Last night's episode had all this going on within the ongoing story of Harry Pearce's long-ago love affair with a Russian gal coming back to haunt him. Pale, timelessly cheek-boned Elena proved to be a double agent, or triple, not entirely sure - which meant, inevitably it became personal, with Harry forced to choose whose word to believe, between the two women who have ever meant anything to him, the deceptively fragile Elena and Ruth, exactly the sort of woman you'd want next to you in this kind of crisis, or any time really.

The idea that warm, witty Ruth is "great at analysis, intelligence, not so good with people" is one of the continuing anomalies of this series that was never fully explained.
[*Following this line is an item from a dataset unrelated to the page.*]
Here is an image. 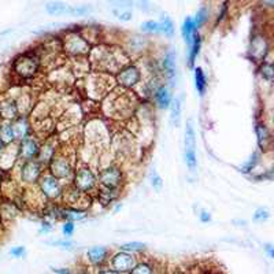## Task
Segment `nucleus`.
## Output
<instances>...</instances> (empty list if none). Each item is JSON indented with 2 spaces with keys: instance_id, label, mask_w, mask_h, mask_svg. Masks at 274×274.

Of course, everyone got a bit over-excited, it all ended in double-dares, unblinking poker-faces trying to out-bluff each other and, where all else failed, a big jab with a bit of glass. Along with Harry, we were left to gaze at a conveniently placed memorial to all those lost over a decade of service to BBC primetime drama, and ruminate once again on the dilemma that is the backbone of this fine, sometimes silly, but always well-intended drama - that of the increasingly distant prospect of ever being both a good spy, and a happy man.

Spooks Series 10 is released on DVD on 28 November.